Von (, Hope) is the debut studio album by Icelandic post-rock band Sigur Rós, released on 14 June 1997 by Smekkleysa Records. Production lasted over two years, and the end result sounded significantly different from the original recordings. The band considered scrapping the final result, but decided not as it would have made the process too long. In exchange for recording time, Sigur Rós painted the studio they recorded in.

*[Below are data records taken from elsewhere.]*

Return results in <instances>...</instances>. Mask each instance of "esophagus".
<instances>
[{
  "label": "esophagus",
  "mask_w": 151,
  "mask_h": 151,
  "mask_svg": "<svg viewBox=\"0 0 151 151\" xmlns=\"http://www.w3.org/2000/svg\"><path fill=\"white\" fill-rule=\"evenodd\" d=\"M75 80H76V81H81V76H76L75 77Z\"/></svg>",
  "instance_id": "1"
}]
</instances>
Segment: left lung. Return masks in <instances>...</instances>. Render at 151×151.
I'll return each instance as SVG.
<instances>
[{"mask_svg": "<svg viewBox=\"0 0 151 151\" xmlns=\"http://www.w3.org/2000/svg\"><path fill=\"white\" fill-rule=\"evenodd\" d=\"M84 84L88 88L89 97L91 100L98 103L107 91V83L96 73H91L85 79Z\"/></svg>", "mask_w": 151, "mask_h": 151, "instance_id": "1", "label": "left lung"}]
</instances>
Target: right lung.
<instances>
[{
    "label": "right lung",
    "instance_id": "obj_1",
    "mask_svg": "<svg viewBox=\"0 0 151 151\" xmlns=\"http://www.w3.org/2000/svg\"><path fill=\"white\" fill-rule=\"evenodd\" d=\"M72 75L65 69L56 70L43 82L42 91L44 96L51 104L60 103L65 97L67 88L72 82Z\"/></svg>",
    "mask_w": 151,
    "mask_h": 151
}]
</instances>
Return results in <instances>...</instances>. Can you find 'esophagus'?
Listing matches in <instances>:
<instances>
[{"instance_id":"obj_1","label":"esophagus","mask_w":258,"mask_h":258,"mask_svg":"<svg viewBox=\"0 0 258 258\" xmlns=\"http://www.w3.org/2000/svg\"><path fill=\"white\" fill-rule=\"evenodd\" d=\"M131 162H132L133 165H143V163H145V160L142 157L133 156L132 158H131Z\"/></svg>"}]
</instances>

Von was originally released in Iceland to positive reviews from critics, but went relatively unnoticed abroad. In the first year following its release, Von sold only 313 copies in Iceland. Following the band's popular international releases Ágætis byrjun and ( ), it was re-released in the United Kingdom in 2004, and in the United States a month later. In 2005, Von and Ágætis byrjun were declared platinum albums in Iceland, signifying domestic sales of over 5,000.

Composition
The sixth track consists of 18 seconds of silence, and gave name to Sigur Rós's official website, 'eighteen seconds before sunrise'. The last track starts with six minutes and fifteen seconds of silence, then consists of a portion of "Myrkur" played backwards, hence the name of "Rukrym."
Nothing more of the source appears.